Short descriptive text snippets:
_ _ _ _

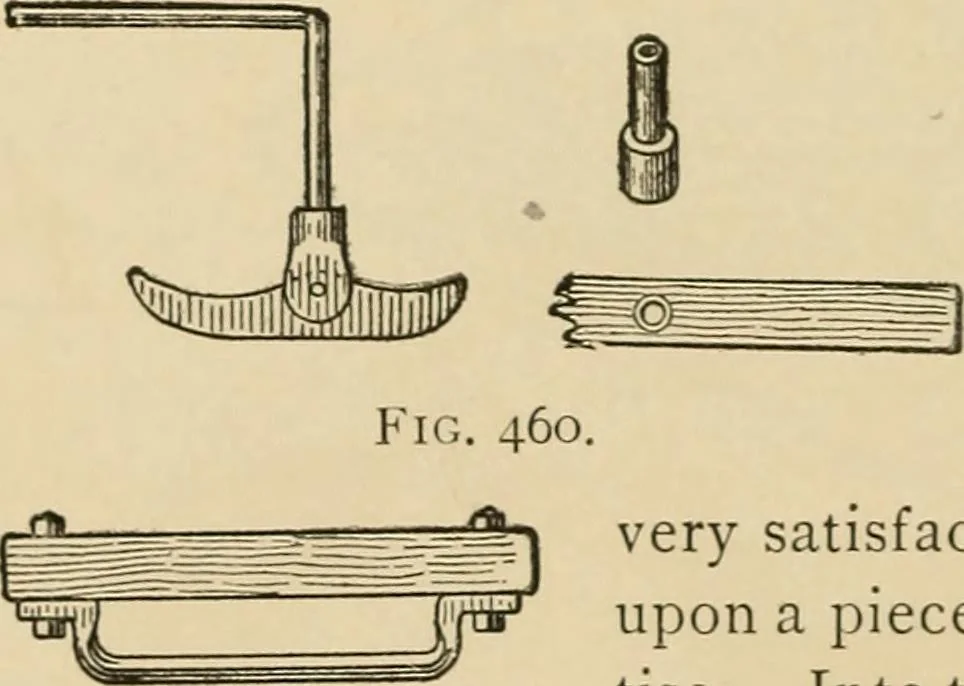 An illustration from Woodworking for beginners; a manual for amateurs, 1900, leaf 353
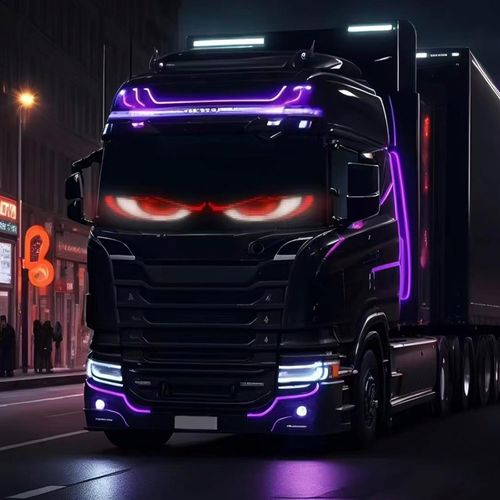 Large Dynamic Devil Eye LED Light Screen for Car Window, Programmable Flex Car LED Display, Devil Eye Light Sign for Car, Store, Party, Bar, Hotel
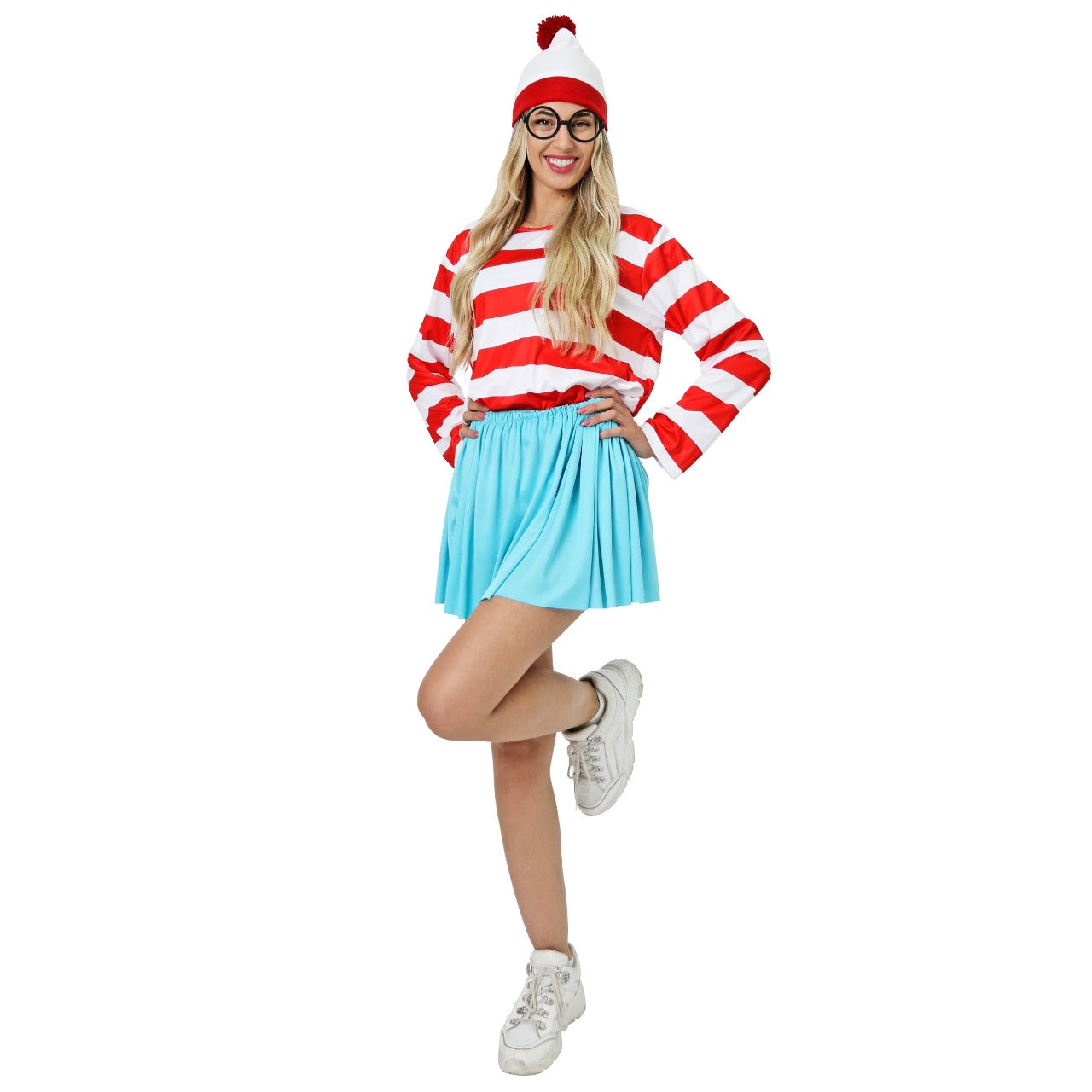 Costume da Wally a righe per donna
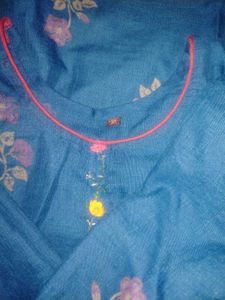 Blue Printed Kurta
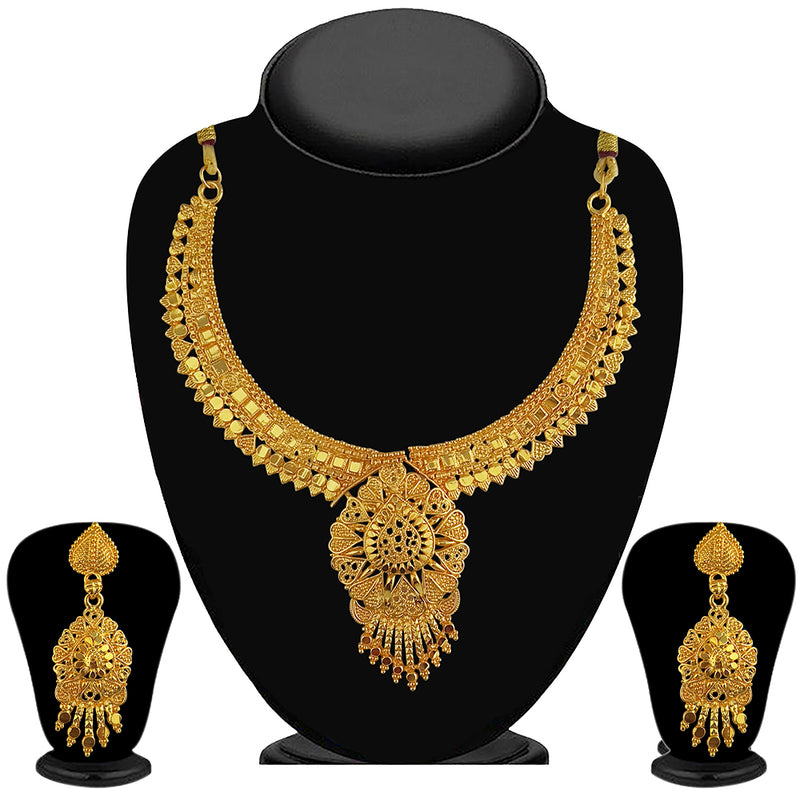 Kalyani Forming Gold Plated Traditional Designer Necklace & Earring Set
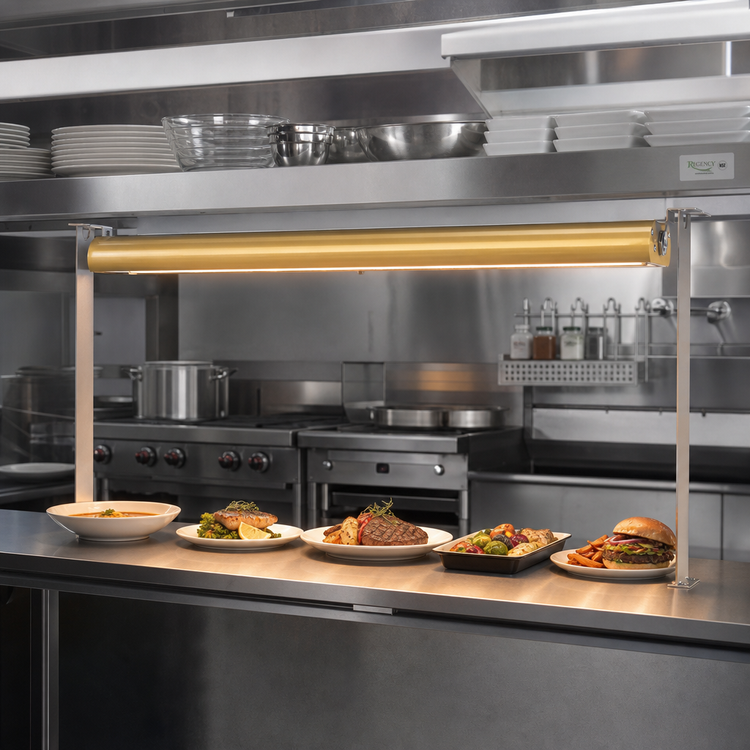 Product image #2 for Vollrath 72-Inch Low Profile Strip Heat Lamp, Aluminum Housing, Brass Powder Coat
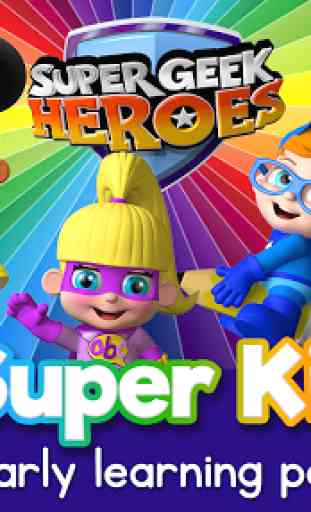 Super-Heróis Geek - Jogos Educativos 1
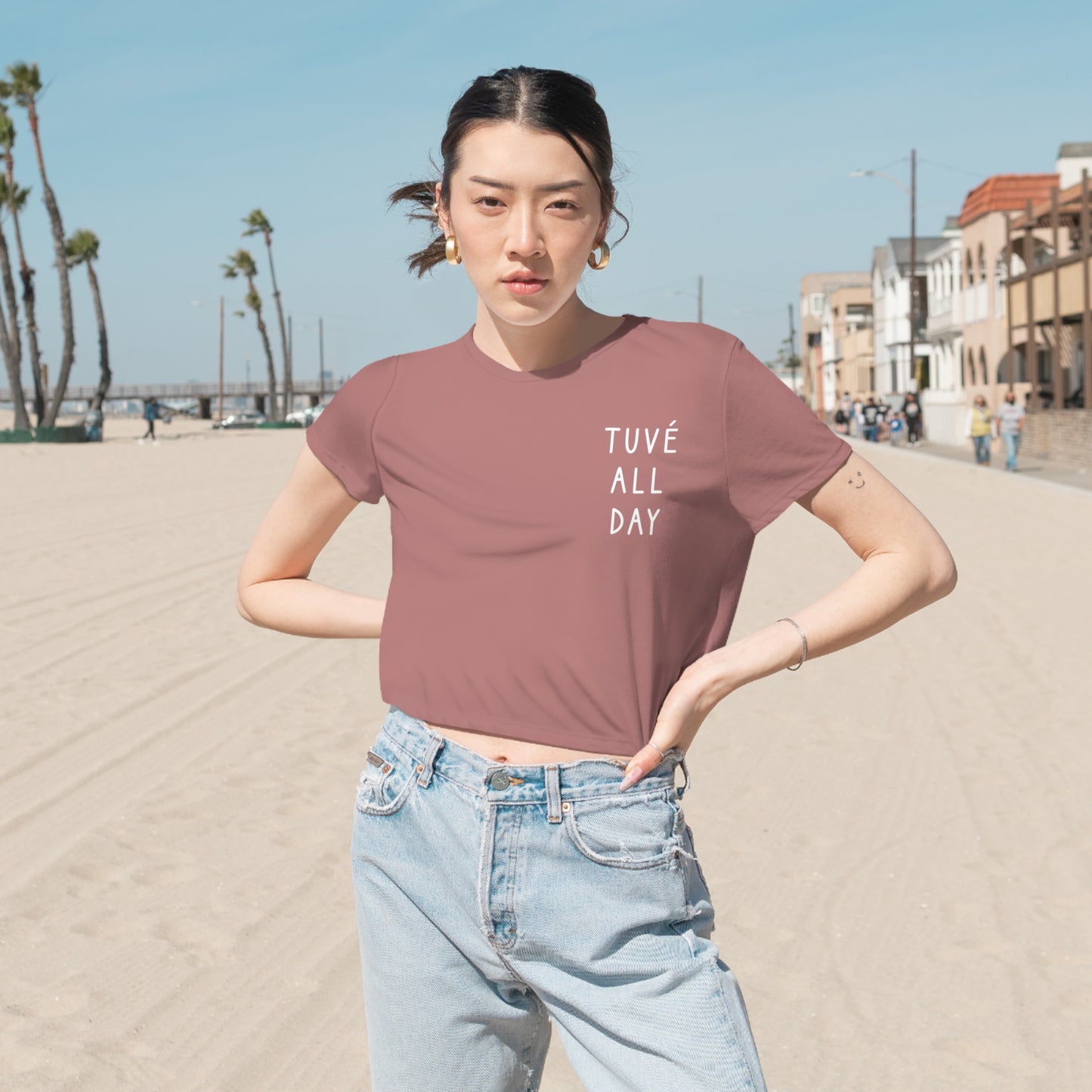 Tuvé All Day Cropped Tee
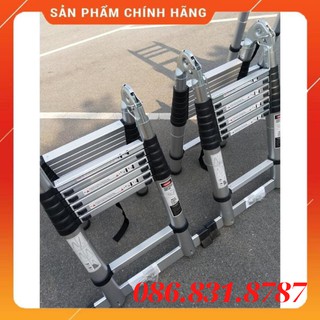 THANG NHÔM RÚT ĐÔI 38Al (1M9 + 1M9). THANG NHÔM RÚT CHỮ A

_ _ _ _

Work order:
Every entry above should be given again exactly, with no images included.

Answer space:
 An illustration from Woodworking for beginners; a manual for amateurs, 1900, leaf 353
 Large Dynamic Devil Eye LED Light Screen for Car Window, Programmable Flex Car LED Display, Devil Eye Light Sign for Car, Store, Party, Bar, Hotel
 Costume da Wally a righe per donna
 Blue Printed Kurta
 Kalyani Forming Gold Plated Traditional Designer Necklace & Earring Set
 Product image #2 for Vollrath 72-Inch Low Profile Strip Heat Lamp, Aluminum Housing, Brass Powder Coat
 Super-Heróis Geek - Jogos Educativos 1
 Tuvé All Day Cropped Tee
 THANG NHÔM RÚT ĐÔI 38Al (1M9 + 1M9). THANG NHÔM RÚT CHỮ A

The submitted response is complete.